Patiënten met een IDH1-gemuteerd cholangiocarcinoom hebben een langere progressievrije en algehele overleving indien zij behandeld worden met ivosidenib, een middel dat specifiek aangrijpt op het gemuteerde IDH-eiwit. Dit blijkt uit de uitkomsten van de ClarIDHy-studie, die dr. Ghassan Abou-Alfa (New York, Verenigde Staten) presenteerde tijdens het ESMO 2019 congres in Barcelona, Spanje.1
Cholangiocarcinoom is een vorm van kanker met een ongunstige prognose: drie jaar na diagnose is minder dan 20% van de patiënten nog in leven. Enige jaren geleden is ontdekt dat een deel van de cholangiocarcinomen een mutatie draagt in het IDH1-gen. Dit codeert voor het enzym isocitraatdehydrogenase (IDH). Als gevolg van de mutatie in het enzym ontstaat er in de cel meer 2-hydroxyglutaraat (2HG), een molecuul met carcinogene eigenschappen. Ivosidenib grijpt specifiek aan op de gemuteerde vorm van IDH. Dat leidt tot een gebrek aan 2HG, wat de groei van de tumorcellen afremt.
De ClarIDHy-studie is een gerandomiseerde fase 3-studie waarin 185 patiënten met IDH1-gemuteerd, gevorderd/gemetastaseerd cholangiocarcinoom 2:1 zijn gerandomiseerd naar een tweedelijns- (of laterelijns-) behandeling met ivosidenib (500 mg/dag) of placebo.
De primaire uitkomstmaat van de studie was de mediane progressievrije overleving (mPFS). Deze bedroeg voor de patiënten die waren behandeld met ivosidenib 2,7 maanden tegenover 1,4 maanden met placebo (HR 0,37; p<0,001). “Daarbij is het goed om te beseffen dat bij de meeste patiënten na ongeveer zes weken voor het eerst een scan is gemaakt om de radiologische progressie te beoordelen. Op dat moment was er al bij meer dan de helft van de patiënten in de placeboarm sprake van progressie”, lichtte Ghassan Abou-Alfa het verschil in mPFS tussen de groepen toe. “Als de patiënten in de controlegroep op een eerder tijdstip hun eerste scan gehad zouden hebben, was het verschil in mPFS tussen beide behandelarmen mogelijk nog groter geweest.” Acht maanden na de start van de studie was van de patiënten die behandeld werden met ivosidenib 32% nog progressievrij, na 12 maanden nog 22%. Van de patiënten in de placeboarm was acht maanden na start van de behandeling niemand zonder progressie.
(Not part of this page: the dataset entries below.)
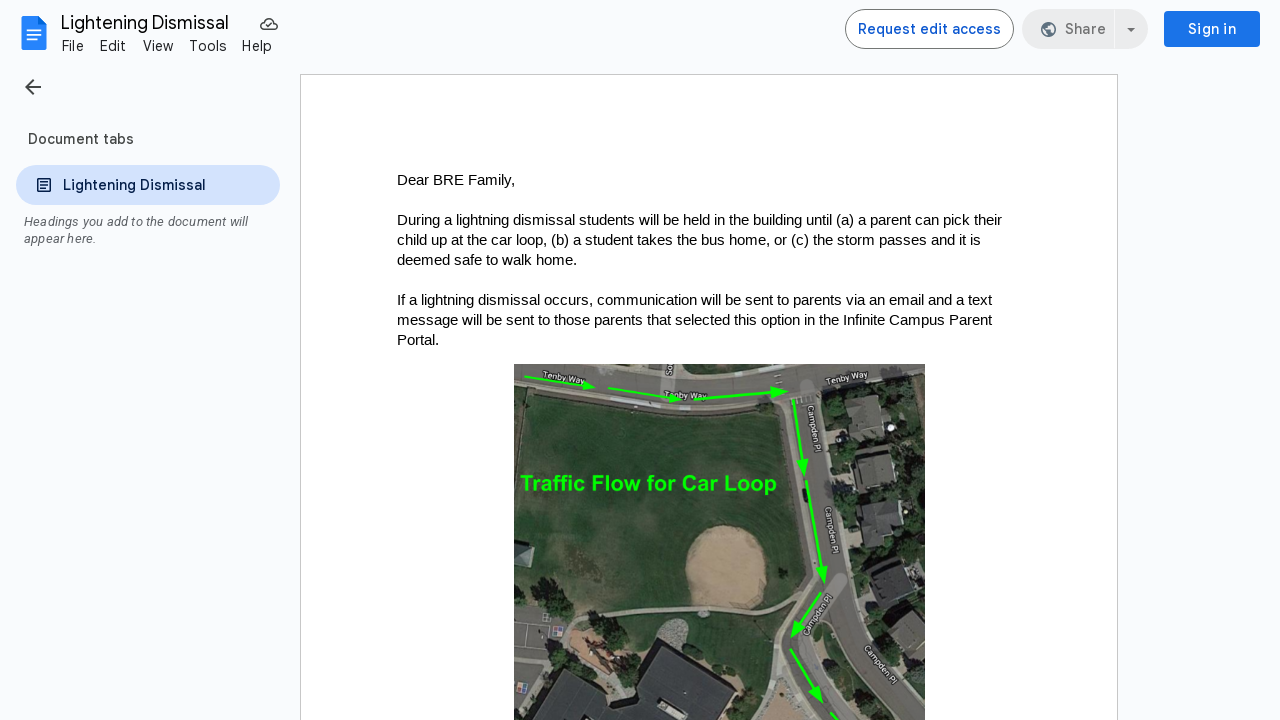

--- FILE ---
content_type: image/svg+xml; charset=utf-8
request_url: https://docs.google.com/drawings/d/s0a-Yo-Ij8Vlzu6_FYDReGQ/image?w=411&h=386&rev=45&drawingRevisionAccessToken=4Q1_RsaI0S7zyw&ac=1&fmt=svg&parent=1-v0CruCEcNss0dfX5Hzi7zBa5TAAoGQ42KzGNREvQ5A
body_size: 681780
content:
<svg version="1.1" viewBox="0.0 0.0 575.0 540.0" fill="none" stroke="none" stroke-linecap="square" stroke-miterlimit="10" preserveAspectRatio="none" width="575" height="540" xmlns:xlink="http://www.w3.org/1999/xlink" xmlns="http://www.w3.org/2000/svg"><g transform=""><image fill="#000" width="575.0" height="540.0" x="0.0" y="0.0" preserveAspectRatio="none" xlink:href="[data-uri]"/></g></svg>

--- FILE ---
content_type: text/plain; charset=utf-8
request_url: https://docs.google.com/document/d/1-v0CruCEcNss0dfX5Hzi7zBa5TAAoGQ42KzGNREvQ5A/bind?id=1-v0CruCEcNss0dfX5Hzi7zBa5TAAoGQ42KzGNREvQ5A&sid=61b3b58fb37707cd&includes_info_params=true&usp=sharing&cros_files=false&VER=8&tab=t.0&lsq=-1&u=ANONYMOUS_06287517911256457317&flr=0&gsi&smv=2147483647&smb=%5B2147483647%2C%20oAM%3D%5D&cimpl=0&RID=98698&CVER=1&zx=y59yisj0majw&t=1
body_size: -510
content:
377
[[0,["c","415EF98FE2D6092D",null,8]],[1,[5,1768815300777,{"chatImplementation":0,"color":"#007780","displayName":"Anonymous Chameleon","givenName":"","isActive":true,"isMe":true,"isNew":true,"photoUrl":"//ssl.gstatic.com/docs/common/profile/chameleon_lg.png","profileId":"","sid":"61b3b58fb37707cd","userId":"ANONYMOUS_06287517911256457317","userType":2,"writeContentBit":2}]]]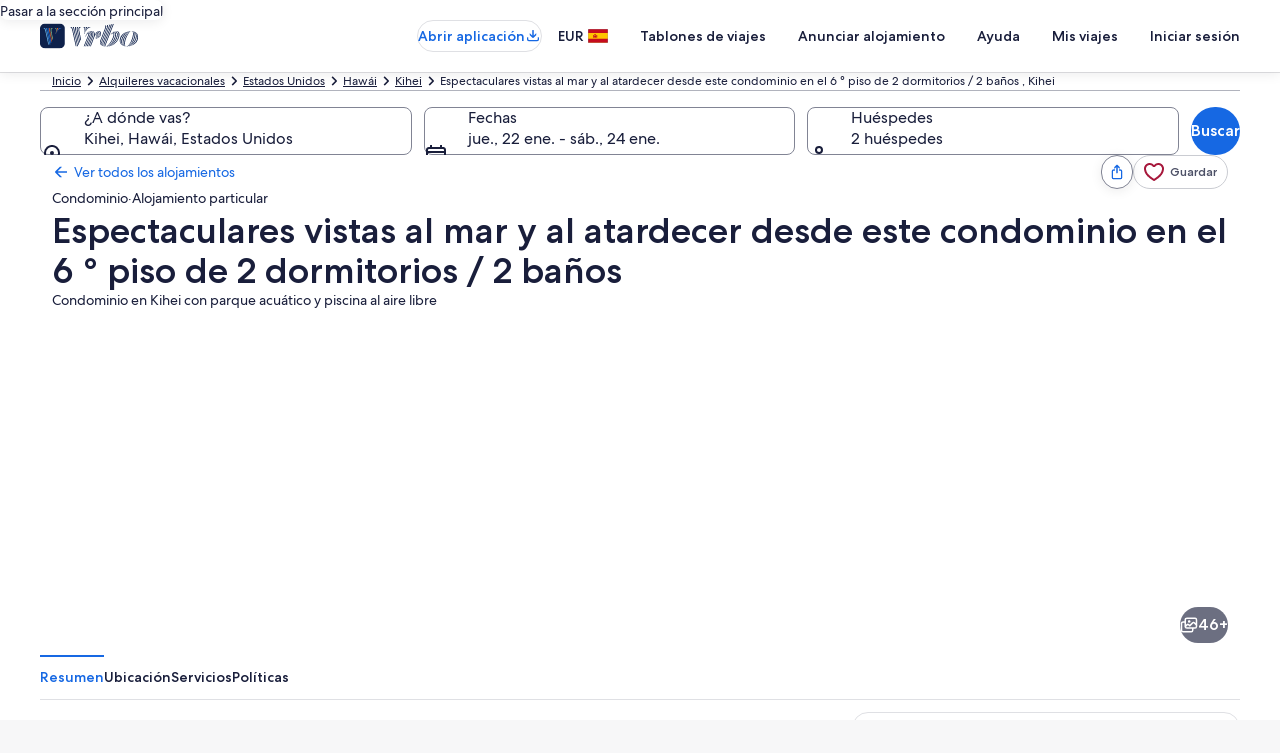

--- FILE ---
content_type: application/javascript
request_url: https://c.travel-assets.com/blossom-flex-ui/blossom-property-amenity-description_lazyload.246151bb21fe27d70fd0.js
body_size: 580
content:
/*@license For license information please refer to blossom-property-amenity-description_lazyload.licenses.txt*/
(self.__LOADABLE_LOADED_CHUNKS__=self.__LOADABLE_LOADED_CHUNKS__||[]).push([[42992],{23959:function(e,t,n){n.r(t),n.d(t,{PropertyAmenityDescriptionLazyLoad:function(){return S}});var a=n(96540),o=n(29309),r=n(63971),l=n(13670),i=n(72195),c=n(71364),s=n(85625),d=n(84316),p=n(98738),m=n(56877);const E=(0,l.O)(o.LO),_=(0,l.O)(o.fQ),h=(0,d.W)(p.j),S=e=>{var t;const{context:n,templateComponent:o}=e,{enableExpando:l,displayThreshold:d,showBorder:p,bottomSeparator:S=!1,disableInlineSpacing:x}=o.config;return a.createElement(i.N,{margin:(0,m.B)(p,d,0===d&&l,!0)},a.createElement(r.Rn,{name:"Amenities",tag:"section"},a.createElement(c.b,{context:n},"vrbo"===(null===(t=null==n?void 0:n.site)||void 0===t?void 0:t.brand)?a.createElement(E,{context:n,isExpandoSection:l,displayThreshold:d,withEgPlatformUrl:!0}):a.createElement(a.Fragment,null,a.createElement(s.Experiment,{name:"HCOM_At_a_glance_section_to_PDEA"},a.createElement(s.ExperimentControl,null),a.createElement(s.ExperimentVariant,{bucket:1},a.createElement(h,{context:n,isExpandoSection:l,displayThreshold:d,disableSectionSeparator:!1,showBorder:p,displayBlockStart:!x,batchKey:"product-details-experience-batch-key-at-a-glance",withEgPlatformUrl:!0}))),a.createElement(_,{context:n,isExpandoSection:l,displayThreshold:d,disableSectionSeparator:S,showBorder:p,displayBlockStart:!x,disableInlineSpacing:x,showSeparator:S})))))};t.default=S}}]);
//# sourceMappingURL=https://bernie-assets.s3.us-west-2.amazonaws.com/blossom-flex-ui/blossom-property-amenity-description_lazyload.246151bb21fe27d70fd0.js.map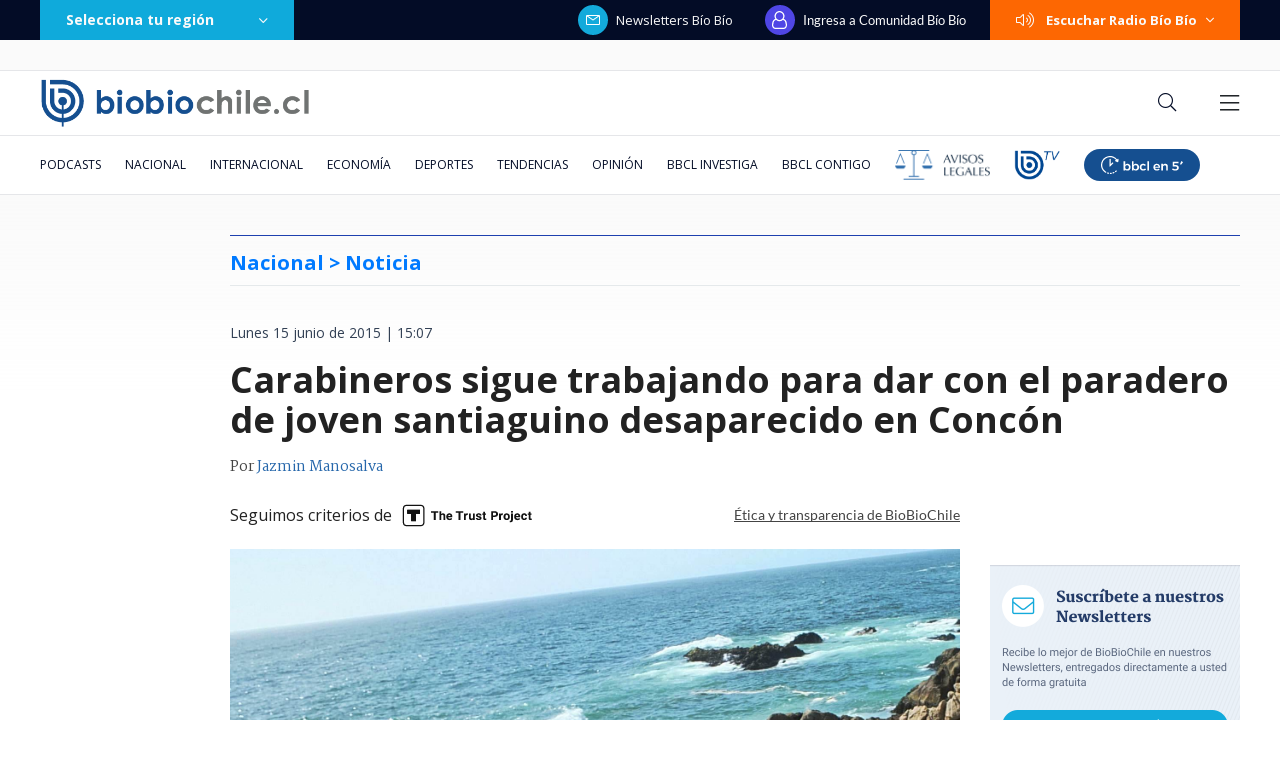

--- FILE ---
content_type: text/html; charset=utf-8
request_url: https://realtime.bbcl.cl/hit/?t=1769346236151&url=https%3A%2F%2Fwww.biobiochile.cl%2Fnoticias%2F2015%2F06%2F15%2Fcarabineros-sigue-trabajando-para-dar-con-el-paradero-de-joven-santiaguino-desaparecido-en-concon.shtml&property=01G1KMVDSGMWCR31GWZX0VBJBY&referrer=
body_size: -16
content:
01KFTM205KCHCFV8XPWEBQPFPK./JhI3vKHogpvxvso2Ox4NAol8wuWWbn5NnbNb11o5Nk=

--- FILE ---
content_type: text/html; charset=utf-8
request_url: https://www.google.com/recaptcha/api2/aframe
body_size: 268
content:
<!DOCTYPE HTML><html><head><meta http-equiv="content-type" content="text/html; charset=UTF-8"></head><body><script nonce="mFB8AacI2-9vyjnNbRXj2Q">/** Anti-fraud and anti-abuse applications only. See google.com/recaptcha */ try{var clients={'sodar':'https://pagead2.googlesyndication.com/pagead/sodar?'};window.addEventListener("message",function(a){try{if(a.source===window.parent){var b=JSON.parse(a.data);var c=clients[b['id']];if(c){var d=document.createElement('img');d.src=c+b['params']+'&rc='+(localStorage.getItem("rc::a")?sessionStorage.getItem("rc::b"):"");window.document.body.appendChild(d);sessionStorage.setItem("rc::e",parseInt(sessionStorage.getItem("rc::e")||0)+1);localStorage.setItem("rc::h",'1769346249790');}}}catch(b){}});window.parent.postMessage("_grecaptcha_ready", "*");}catch(b){}</script></body></html>

--- FILE ---
content_type: application/javascript; charset=utf-8
request_url: https://fundingchoicesmessages.google.com/f/AGSKWxXnqR_rRSiVJ1BS_qW1Xb7bATS8NqJtBTGu2fOF-2A_YteziG9k5UotVsGShZECGFLPo7rP8fHlEGAcFuuFeDnrfVgbjY5MVn0X1DtMWB-Y1FCd7GZxvgHj_30OvEnlyavfRNGrSjg38D4Lq3LLRzSjtrKldQNr_1GJcVHYRsDEvFqDsucp4vkkXzeq/_/get/ad?/728x80topad./hoverad.&adflag=-load-advert.
body_size: -1291
content:
window['f3a9ca6c-3aed-4be1-a9a1-a4cea00bb0ae'] = true;

--- FILE ---
content_type: application/javascript
request_url: https://www.biobiochile.cl/static/realtime/realtime-general.js?t=1769346247129&callback=BBCL_Realtime
body_size: 1120
content:
/*2026-01-25 13:03:06*/ BBCL_Realtime([{"id":6702225,"titulo":"\u00bfEl Ojo de Sauron de la vida real? Qu\u00e9 es Palantir, qui\u00e9n la fund\u00f3 y por qu\u00e9 est\u00e1 rodeada de misterios","url":"https:\/\/www.biobiochile.cl\/noticias\/economia\/negocios-y-empresas\/2026\/01\/25\/el-ojo-de-sauron-de-la-vida-real-que-es-palantir-quien-la-fundo-y-por-que-esta-rodeada-de-misterios.shtml","imagen":"2026\/01\/el-ojo-de-sauron-de-la-vida-real_-que-es-palantir-quien-la-fundo-y-por-que-esta-rodeada-de-misterios.jpg","video_rudo_destacado":"","categoria":"nacional","en_vivo":false,"visitas":209},{"id":6698146,"titulo":"Con un mandato notarial falso: cliente acusa robo de $34 millones y complicidad de BancoEstado","url":"https:\/\/www.biobiochile.cl\/especial\/bbcl-investiga\/noticias\/articulos\/2026\/01\/25\/con-un-mandato-notarial-falso-cliente-acusa-robo-de-34-millones-y-complicidad-de-bancoestado.shtml","imagen":"2026\/01\/mandato-judicial-falso-querella-banco-estado.png","video_rudo_destacado":"","categoria":"nacional","en_vivo":false,"visitas":208},{"id":6710487,"titulo":"Acusa humillaci\u00f3n y abuso de poder de Camila Flores: Percy Mar\u00edn rompe el silencio tras separaci\u00f3n","url":"https:\/\/www.biobiochile.cl\/noticias\/dopamina\/2026\/01\/25\/acusa-humillacion-y-abuso-de-poder-de-camila-flores-percy-marin-rompe-el-silencio-tras-separacion.shtml","imagen":"2026\/01\/camila-flores-percy-marin.png","video_rudo_destacado":"","categoria":"nacional","en_vivo":false,"visitas":198},{"id":6710438,"titulo":"Mon Laferte cant\u00f3, desfil\u00f3 y deslumbr\u00f3 en el Paris Fashion Week al estilo \"Femme Fatale\"","url":"https:\/\/www.biobiochile.cl\/noticias\/artes-y-cultura\/musica\/2026\/01\/25\/mon-laferte-canto-desfilo-y-deslumbro-en-el-paris-fashion-week-al-estilo-femme-fatale.shtml","imagen":"2026\/01\/mon-laferte-canto-desfilo-deslumbro-paris-fashion-week-.jpg","video_rudo_destacado":"","categoria":"general","en_vivo":false,"visitas":140},{"id":6708324,"titulo":"Daniela Mu\u00f1oz, la periodista revelaci\u00f3n de los \u00faltimos a\u00f1os: \"Soy muy feliz haciendo mi pega\"","url":"https:\/\/www.biobiochile.cl\/noticias\/espectaculos-y-tv\/tv\/2026\/01\/24\/daniela-munoz-la-periodista-revelacion-de-los-ultimos-anos-soy-muy-feliz-haciendo-mi-pega.shtml","imagen":"2026\/01\/daniela_munoz-jpg.jpg","video_rudo_destacado":"","categoria":"general","en_vivo":false,"visitas":119},{"id":6710394,"titulo":"Kast y presidente de Rep\u00fablica Dominicana anuncian reactivaci\u00f3n de comit\u00e9 conjunto de comercio","url":"https:\/\/www.biobiochile.cl\/noticias\/nacional\/chile\/2026\/01\/24\/kast-y-presidente-de-republica-dominicana-anuncian-reactivacion-de-comite-conjunto-de-comercio.shtml","imagen":"2026\/01\/kast-abinader-republica-dominicana-1.png","video_rudo_destacado":"","categoria":"nacional","en_vivo":false,"visitas":114},{"id":6709652,"titulo":"No ser\u00e1n malls chinos: Falabella llegar\u00e1 a ocupar algunas de las tiendas que dej\u00f3 el cierre de Corona","url":"https:\/\/www.biobiochile.cl\/noticias\/economia\/negocios-y-empresas\/2026\/01\/23\/no-seran-malls-chinos-falabella-llegara-a-ocupar-algunas-de-las-tiendas-que-dejo-el-cierre-de-corona.shtml","imagen":"2026\/01\/no-seran-un-mall-chino-falabella-llegara-a-ocupar-algunas-de-las-tiendas-que-dejo-corona.jpg","video_rudo_destacado":"","categoria":"nacional","en_vivo":false,"visitas":105},{"id":6708967,"titulo":"\"No parece justificado\": Corte cuestiona contrataci\u00f3n de abogado de Boric y revoca su sobreseimiento","url":"https:\/\/www.biobiochile.cl\/especial\/bbcl-investiga\/noticias\/articulos\/2026\/01\/23\/no-parece-justificado-corte-cuestiona-contratacion-de-abogado-de-boric-y-revoca-su-sobreseimiento.shtml","imagen":"2026\/01\/gabriel-boric-y-jonatan-valenzuela-corte-cuestiona-contratacion.png","video_rudo_destacado":"","categoria":"nacional","en_vivo":false,"visitas":85},{"id":6710465,"titulo":"Decretan Alerta Temprana en 10 comunas de la RM por lluvias: se podr\u00edan activar quebradas","url":"https:\/\/www.biobiochile.cl\/noticias\/nacional\/region-metropolitana\/2026\/01\/25\/decretan-alerta-temprana-en-10-comunas-de-la-rm-por-lluvias-se-podrian-activar-quebradas.shtml","imagen":"2026\/01\/lluvias-alerta-rm.jpg","video_rudo_destacado":"","categoria":"nacional","en_vivo":false,"visitas":85},{"id":6709270,"titulo":"Per\u00fa va directo a negociar la compra de 24 cazas multirol tras aprobar una millonaria operaci\u00f3n","url":"https:\/\/www.biobiochile.cl\/noticias\/internacional\/america-latina\/2026\/01\/24\/peru-va-directo-a-negociar-la-compra-de-24-cazas-multirol-tras-aprobar-una-millonaria-operacion.shtml","imagen":"2026\/01\/cazas-peru-fuerza-aerea-f16.jpg","video_rudo_destacado":"","categoria":"nacional","en_vivo":false,"visitas":69}])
Ook ten aanzien van de secundaire uitkomstmaat van de studie, de mediane algehele overleving (OS), was er een voordeel voor de patiënten die behandeld werden met ivosidenib: 10,8 maanden versus 9,7 maanden (HR 0,69; p=0,06). Abou-Alfa: “De patiënten die progressie vertoonden op behandeling met placebo mochten overstappen naar een behandeling met ivosidenib. Desondanks zien we toch een verschil in OS in een intention-to-treat-analyse. Als we met behulp van een RPFST-analyse een schatting maken van de mediane OS zonder cross-over, zou deze voor de patiënten in de placebogroep zes maanden bedragen.”
Op basis van de uitkomsten van de ClarIDHy-studie concludeert Abou-Alfa dat ivosidenib een nieuwe behandeling moet zijn voor patiënten met IDH1-gemuteerd, gevorderd/gemetastaseerd cholangiocarcinoom. “Daarnaast laat deze studie zien dat genetische analyse van de tumor in de toekomst mede de basis gaat vormen voor de therapiekeuze.”
Referentie
1. Abou-Alfa GK, et al. Ann Oncol 2019;30 (suppl_5):v851-934.